Items drawn from a data source:
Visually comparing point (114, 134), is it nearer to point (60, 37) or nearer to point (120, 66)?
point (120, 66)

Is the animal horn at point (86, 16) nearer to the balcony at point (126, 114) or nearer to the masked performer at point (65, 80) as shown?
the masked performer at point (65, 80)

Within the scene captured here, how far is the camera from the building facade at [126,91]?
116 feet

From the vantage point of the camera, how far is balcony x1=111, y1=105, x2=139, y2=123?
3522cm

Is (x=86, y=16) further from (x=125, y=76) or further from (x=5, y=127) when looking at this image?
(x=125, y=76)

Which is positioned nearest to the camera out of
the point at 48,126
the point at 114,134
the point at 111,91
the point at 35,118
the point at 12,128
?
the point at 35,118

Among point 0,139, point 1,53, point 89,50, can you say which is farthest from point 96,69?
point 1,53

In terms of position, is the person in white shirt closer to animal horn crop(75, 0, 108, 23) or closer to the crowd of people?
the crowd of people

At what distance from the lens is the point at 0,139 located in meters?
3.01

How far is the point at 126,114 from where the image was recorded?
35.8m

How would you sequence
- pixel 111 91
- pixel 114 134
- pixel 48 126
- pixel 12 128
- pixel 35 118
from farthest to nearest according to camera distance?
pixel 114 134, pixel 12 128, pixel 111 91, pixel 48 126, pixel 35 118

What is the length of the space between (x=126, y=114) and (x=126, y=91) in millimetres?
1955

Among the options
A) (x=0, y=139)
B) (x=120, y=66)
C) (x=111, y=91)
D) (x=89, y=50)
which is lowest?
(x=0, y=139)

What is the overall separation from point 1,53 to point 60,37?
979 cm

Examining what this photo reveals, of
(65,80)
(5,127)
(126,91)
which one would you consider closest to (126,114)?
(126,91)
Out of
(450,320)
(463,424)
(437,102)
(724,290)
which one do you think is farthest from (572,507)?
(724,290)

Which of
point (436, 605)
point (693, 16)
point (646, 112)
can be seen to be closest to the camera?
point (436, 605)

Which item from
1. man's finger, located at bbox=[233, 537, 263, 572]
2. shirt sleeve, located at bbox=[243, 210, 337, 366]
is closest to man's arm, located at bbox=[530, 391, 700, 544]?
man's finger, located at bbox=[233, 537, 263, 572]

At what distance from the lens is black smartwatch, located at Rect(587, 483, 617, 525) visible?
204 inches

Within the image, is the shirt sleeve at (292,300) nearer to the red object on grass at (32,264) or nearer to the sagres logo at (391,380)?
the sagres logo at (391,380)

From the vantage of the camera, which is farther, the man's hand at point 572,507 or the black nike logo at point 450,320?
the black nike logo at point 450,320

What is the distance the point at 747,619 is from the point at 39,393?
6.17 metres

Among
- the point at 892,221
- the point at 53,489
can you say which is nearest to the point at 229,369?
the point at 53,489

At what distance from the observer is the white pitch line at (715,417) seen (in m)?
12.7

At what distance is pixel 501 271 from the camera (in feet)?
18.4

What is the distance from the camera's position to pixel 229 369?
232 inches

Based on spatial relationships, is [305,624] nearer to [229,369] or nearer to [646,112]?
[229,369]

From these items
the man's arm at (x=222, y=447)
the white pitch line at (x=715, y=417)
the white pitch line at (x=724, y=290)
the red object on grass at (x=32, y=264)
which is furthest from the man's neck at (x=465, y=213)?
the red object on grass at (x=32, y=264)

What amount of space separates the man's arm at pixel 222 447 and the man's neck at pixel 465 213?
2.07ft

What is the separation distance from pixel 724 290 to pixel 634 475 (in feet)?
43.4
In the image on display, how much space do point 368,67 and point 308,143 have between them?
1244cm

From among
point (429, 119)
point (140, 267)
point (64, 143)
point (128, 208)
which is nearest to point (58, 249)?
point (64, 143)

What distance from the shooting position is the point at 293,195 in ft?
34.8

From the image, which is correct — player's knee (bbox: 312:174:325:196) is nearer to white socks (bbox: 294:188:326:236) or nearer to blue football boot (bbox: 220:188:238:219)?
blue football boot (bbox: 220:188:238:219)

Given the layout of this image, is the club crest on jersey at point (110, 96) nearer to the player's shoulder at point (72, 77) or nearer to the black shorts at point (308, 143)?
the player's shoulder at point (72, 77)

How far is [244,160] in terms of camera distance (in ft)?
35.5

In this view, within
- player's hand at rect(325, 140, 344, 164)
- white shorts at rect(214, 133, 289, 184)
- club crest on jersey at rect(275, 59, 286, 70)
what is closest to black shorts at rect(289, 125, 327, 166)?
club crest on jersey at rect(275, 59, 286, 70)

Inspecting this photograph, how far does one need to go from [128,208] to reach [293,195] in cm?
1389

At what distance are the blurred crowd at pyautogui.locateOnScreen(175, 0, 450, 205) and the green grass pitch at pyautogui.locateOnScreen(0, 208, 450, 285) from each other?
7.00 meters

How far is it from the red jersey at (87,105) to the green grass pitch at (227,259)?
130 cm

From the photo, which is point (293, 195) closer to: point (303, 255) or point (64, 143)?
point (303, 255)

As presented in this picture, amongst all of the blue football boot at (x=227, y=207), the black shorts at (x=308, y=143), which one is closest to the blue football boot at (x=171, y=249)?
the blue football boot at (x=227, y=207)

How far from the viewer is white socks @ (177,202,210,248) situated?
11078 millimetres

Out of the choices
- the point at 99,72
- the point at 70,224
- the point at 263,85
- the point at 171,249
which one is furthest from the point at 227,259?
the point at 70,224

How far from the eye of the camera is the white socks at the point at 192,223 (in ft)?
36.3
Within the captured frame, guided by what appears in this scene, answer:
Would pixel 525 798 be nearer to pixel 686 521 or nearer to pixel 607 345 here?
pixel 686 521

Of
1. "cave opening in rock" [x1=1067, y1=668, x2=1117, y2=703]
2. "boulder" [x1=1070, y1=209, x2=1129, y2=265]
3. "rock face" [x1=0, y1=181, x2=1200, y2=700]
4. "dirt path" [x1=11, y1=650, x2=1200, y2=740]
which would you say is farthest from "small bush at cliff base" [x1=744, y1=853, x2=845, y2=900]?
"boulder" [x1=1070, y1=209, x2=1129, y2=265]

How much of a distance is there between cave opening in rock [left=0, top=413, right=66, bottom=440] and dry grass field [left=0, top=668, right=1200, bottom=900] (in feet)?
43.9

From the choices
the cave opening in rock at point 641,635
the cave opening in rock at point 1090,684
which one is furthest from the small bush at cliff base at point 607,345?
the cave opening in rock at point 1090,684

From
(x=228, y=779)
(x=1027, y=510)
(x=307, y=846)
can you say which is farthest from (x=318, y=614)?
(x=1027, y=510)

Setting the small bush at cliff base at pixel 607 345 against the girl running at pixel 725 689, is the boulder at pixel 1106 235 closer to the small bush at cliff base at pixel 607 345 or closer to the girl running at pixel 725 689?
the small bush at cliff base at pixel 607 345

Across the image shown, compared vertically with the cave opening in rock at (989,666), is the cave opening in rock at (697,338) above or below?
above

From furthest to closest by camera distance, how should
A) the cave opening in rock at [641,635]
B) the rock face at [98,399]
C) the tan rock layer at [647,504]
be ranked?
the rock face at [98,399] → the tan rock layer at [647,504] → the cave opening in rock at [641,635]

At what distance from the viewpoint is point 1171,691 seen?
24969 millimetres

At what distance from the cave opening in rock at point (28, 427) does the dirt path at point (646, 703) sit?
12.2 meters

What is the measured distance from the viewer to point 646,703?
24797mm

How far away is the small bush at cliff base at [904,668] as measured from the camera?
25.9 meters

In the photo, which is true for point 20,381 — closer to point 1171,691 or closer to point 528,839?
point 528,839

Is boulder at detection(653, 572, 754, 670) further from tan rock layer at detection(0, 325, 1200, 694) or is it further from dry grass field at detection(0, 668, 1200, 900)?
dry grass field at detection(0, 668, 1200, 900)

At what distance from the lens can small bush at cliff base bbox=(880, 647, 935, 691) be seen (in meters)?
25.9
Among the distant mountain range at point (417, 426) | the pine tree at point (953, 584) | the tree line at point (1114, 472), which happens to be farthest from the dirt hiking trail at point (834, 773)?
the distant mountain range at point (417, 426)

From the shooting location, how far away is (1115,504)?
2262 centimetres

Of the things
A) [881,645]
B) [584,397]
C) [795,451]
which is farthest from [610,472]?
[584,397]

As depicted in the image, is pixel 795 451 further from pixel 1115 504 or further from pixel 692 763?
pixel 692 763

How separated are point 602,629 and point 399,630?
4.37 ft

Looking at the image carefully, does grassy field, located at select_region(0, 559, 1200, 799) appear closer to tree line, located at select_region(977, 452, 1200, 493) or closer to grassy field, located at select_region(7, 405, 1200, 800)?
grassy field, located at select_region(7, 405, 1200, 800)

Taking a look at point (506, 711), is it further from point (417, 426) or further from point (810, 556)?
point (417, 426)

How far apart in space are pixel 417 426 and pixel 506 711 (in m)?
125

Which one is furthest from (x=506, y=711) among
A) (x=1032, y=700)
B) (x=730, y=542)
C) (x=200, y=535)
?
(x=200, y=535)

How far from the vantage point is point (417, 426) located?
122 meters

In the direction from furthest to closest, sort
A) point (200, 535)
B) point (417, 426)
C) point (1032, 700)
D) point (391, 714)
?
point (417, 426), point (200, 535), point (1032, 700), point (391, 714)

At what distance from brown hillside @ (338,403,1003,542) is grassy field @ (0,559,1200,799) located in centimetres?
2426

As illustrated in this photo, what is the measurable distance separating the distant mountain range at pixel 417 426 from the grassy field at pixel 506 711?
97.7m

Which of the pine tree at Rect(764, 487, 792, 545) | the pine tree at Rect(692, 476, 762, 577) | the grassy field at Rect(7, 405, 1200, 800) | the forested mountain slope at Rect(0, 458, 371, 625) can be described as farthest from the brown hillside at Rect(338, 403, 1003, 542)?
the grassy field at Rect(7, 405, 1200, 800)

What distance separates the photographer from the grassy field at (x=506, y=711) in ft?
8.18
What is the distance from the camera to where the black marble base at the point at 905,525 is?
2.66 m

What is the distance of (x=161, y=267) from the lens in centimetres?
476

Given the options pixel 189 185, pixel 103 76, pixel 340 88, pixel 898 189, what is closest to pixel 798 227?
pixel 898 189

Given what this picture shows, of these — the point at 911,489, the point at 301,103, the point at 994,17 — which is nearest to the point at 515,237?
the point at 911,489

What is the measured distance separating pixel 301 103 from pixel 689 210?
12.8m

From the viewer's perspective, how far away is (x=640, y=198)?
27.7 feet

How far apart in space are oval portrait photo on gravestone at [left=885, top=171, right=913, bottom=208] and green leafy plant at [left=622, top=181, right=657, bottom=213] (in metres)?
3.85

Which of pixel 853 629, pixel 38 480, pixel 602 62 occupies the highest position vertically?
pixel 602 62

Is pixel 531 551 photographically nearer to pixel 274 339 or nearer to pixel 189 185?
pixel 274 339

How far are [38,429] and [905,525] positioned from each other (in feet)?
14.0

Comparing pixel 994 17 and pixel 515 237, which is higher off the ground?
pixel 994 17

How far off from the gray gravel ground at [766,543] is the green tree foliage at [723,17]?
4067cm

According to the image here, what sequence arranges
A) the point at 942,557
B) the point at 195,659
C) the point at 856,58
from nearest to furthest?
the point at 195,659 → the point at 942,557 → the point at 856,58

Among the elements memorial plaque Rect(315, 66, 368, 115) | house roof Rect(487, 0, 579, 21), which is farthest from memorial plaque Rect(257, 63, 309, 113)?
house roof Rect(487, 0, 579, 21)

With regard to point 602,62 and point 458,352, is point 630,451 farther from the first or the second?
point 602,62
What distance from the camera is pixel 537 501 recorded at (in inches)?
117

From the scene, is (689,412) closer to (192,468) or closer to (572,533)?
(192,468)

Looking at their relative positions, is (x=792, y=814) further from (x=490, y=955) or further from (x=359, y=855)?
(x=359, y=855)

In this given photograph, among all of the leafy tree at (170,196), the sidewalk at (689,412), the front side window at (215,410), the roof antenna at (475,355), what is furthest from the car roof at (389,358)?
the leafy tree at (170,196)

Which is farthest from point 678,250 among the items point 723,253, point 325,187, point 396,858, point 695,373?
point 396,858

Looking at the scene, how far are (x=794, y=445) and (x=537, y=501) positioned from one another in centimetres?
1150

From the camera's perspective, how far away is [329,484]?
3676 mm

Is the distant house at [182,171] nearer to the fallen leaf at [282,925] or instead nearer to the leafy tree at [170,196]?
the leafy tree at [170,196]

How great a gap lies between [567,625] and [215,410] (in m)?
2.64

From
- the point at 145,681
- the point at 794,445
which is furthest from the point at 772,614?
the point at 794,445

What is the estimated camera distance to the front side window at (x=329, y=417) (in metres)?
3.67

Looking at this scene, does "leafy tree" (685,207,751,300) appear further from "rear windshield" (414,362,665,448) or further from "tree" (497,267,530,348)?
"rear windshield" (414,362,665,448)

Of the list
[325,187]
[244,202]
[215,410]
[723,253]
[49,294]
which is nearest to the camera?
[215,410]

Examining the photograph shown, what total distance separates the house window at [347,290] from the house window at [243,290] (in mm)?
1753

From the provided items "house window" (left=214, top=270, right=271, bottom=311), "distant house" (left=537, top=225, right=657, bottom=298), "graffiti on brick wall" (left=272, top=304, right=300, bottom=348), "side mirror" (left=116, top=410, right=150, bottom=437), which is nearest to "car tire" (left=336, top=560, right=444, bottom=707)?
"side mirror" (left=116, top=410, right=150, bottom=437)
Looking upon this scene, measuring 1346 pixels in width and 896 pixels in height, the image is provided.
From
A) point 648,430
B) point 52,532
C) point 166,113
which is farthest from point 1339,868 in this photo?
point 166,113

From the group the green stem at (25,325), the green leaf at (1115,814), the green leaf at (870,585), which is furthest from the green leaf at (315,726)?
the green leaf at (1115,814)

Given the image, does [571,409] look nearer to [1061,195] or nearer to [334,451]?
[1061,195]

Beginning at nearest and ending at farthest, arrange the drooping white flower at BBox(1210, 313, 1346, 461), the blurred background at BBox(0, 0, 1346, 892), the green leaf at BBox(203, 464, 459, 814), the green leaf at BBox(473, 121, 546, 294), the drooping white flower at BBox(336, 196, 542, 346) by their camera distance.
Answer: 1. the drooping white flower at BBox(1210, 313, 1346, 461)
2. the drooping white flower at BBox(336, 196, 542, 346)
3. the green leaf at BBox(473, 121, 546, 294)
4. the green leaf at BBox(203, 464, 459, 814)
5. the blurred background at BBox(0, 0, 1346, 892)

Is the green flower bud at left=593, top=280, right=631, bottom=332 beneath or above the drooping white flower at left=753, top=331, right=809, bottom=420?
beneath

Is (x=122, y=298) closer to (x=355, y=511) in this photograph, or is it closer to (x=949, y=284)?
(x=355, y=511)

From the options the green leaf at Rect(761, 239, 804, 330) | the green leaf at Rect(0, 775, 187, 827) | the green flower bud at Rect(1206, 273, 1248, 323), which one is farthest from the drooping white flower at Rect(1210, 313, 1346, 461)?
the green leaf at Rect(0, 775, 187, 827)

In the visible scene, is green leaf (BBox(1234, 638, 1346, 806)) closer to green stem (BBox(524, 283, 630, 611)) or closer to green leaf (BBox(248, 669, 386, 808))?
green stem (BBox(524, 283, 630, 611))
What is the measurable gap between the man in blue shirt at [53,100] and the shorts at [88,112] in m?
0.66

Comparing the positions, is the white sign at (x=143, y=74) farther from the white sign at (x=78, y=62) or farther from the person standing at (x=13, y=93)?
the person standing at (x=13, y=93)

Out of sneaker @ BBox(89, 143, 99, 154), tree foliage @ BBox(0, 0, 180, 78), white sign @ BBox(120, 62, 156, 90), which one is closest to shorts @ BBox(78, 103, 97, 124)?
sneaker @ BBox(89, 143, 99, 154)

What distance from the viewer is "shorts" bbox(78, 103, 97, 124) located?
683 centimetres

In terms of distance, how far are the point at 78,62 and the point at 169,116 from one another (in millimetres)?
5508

> [GOAL] Convert the lines from the one containing "In terms of distance, how" through the end of the items into a JSON list of strings, with one string per line and blank lines omitted.

> [SOLVED PROBLEM]
[
  "In terms of distance, how far are the point at 78,62 and the point at 169,116 from one another (in millimetres)?",
  "5508"
]